YouTube Data Harvesting and Warehousing using SQL, MongoDB, and Streamlit. A Python-based tool called YouTube Data Harvesting and Warehousing enables users to obtain and examine data from different YouTube channels. With the help of SQL, MongoDB, and Streamlit, the program creates an interactive and user-friendly interface that makes it simple for users to retrieve, save, and query data related to YouTube channels and videos.
- pip install pandas
- pip install streamlit
- pip install psycopg
- pip install pymongo
- pip install google-api-python-client
Using Streamlit, users can interact with the application more easily and retrieve and analyze data more quickly. Here i used streamlit application to create a simple user interface where users can easily input various youtube channel id to extract data and analyze it.
Throughout the whole development process, from data retrieval and processing to analysis and visualization, the project makes use of Python's ease of use and versatility. i used vs code to develop the application. Different functional blocks of codes written to compile a final outuput.
The Python googleapiclient module makes it easier to communicate with YouTube's Data API v3, allowing for the retrieval of crucial data including channel and video details as well as comments.
MongoDB is a document database that can store structured or unstructured data in a format similar to JSON. It offers flexibility and scalability. MongoDB compass has been helpful in forming a datalake and for json handling.
With support for multiple data types and sophisticated SQL features, PostgreSQL is a sophisticated and scalable database management system (DBMS) used for managing and storing structured data. Helpful in manipulaing and arranging data into a proper dataframe. certain queries were developed to understand manipulated data which gave more insights.
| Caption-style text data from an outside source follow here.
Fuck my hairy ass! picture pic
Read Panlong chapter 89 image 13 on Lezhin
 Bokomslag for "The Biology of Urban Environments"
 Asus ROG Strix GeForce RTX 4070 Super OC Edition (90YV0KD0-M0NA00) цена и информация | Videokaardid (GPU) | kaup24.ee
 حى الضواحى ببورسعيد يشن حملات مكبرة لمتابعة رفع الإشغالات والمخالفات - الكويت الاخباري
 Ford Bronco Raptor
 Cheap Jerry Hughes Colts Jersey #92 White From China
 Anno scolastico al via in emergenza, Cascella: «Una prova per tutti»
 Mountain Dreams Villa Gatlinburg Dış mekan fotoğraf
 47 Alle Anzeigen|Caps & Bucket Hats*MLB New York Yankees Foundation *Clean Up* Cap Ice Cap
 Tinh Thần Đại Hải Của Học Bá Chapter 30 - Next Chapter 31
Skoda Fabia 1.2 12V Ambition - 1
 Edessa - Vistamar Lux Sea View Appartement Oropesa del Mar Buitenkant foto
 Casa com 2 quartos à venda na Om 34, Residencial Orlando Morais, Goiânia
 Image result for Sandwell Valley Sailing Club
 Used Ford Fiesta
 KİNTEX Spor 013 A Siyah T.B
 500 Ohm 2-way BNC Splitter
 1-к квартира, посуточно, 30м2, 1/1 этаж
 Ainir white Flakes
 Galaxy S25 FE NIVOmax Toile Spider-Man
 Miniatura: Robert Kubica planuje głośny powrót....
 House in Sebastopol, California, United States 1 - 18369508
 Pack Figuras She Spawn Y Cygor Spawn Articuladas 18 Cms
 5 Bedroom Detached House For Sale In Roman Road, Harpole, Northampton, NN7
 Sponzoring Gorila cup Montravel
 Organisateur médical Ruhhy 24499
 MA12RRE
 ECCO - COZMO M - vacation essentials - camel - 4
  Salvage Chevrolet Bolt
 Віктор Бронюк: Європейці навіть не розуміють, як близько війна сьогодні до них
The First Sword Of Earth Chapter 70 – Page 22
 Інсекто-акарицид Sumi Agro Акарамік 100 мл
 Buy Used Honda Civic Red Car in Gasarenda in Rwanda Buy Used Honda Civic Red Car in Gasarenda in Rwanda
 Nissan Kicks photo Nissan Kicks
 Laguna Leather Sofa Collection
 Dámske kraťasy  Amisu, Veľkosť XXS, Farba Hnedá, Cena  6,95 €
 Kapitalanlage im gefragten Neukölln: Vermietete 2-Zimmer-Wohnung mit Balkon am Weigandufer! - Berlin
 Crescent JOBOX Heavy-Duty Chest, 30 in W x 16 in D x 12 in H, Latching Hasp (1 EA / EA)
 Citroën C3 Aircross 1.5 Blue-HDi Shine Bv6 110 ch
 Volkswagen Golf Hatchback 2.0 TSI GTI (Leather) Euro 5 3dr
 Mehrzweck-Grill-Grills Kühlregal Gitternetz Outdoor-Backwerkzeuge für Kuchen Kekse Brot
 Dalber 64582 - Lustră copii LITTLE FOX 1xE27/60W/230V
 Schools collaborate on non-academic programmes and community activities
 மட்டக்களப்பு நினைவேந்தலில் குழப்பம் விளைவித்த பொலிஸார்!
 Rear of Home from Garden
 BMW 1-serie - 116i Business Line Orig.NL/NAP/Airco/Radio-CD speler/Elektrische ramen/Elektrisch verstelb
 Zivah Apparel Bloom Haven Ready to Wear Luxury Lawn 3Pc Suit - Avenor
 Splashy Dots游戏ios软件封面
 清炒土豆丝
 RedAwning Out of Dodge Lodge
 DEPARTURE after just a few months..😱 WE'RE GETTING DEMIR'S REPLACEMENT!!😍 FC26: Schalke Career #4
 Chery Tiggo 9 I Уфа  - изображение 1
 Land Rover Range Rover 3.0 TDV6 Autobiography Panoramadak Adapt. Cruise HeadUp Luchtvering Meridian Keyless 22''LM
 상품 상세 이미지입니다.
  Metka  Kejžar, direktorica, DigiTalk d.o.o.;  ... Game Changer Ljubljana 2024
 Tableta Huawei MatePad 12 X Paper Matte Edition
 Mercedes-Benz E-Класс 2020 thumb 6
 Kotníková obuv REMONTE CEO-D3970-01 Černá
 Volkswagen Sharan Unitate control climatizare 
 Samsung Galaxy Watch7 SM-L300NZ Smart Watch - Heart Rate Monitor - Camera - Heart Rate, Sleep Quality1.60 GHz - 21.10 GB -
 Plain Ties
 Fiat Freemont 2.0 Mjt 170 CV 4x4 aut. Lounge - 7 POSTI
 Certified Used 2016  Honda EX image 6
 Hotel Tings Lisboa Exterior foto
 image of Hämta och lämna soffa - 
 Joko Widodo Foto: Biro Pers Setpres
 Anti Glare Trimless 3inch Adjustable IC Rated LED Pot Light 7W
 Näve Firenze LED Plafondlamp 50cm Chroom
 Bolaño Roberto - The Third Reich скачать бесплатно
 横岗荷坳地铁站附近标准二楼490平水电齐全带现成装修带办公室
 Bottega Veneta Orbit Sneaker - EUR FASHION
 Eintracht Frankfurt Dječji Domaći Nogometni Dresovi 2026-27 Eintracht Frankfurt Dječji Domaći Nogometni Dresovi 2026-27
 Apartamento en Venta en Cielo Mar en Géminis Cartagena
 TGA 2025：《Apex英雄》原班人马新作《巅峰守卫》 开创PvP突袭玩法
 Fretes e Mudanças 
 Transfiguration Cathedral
The ethical perspective on YouTube data scraping involves following YouTube's terms and conditions, gaining the necessary authorization, and dealing with data protection rules ethically and responsibly. The project places a strong emphasis on protecting confidentiality and privacy, managing data responsibly, and avoiding abuse or deception. To maintain integrity and reduce the impact on the platform and its community, ethical principles are adhered to.
- googleapiclient.discovery
- pandas
- psycopg2
- streamlit
- pymongo
- Using the YouTube API to retrieve channel, video and comment data from YouTube.
- Data lake-style data storage in a MongoDB compass database.
- Data transfer from the data lake to a SQL database so that analysis and querying may be done quickly.
- Data is searched for and retrieved from the SQL database using various search parameters.
- Final visualization and insights of data using streamlit application.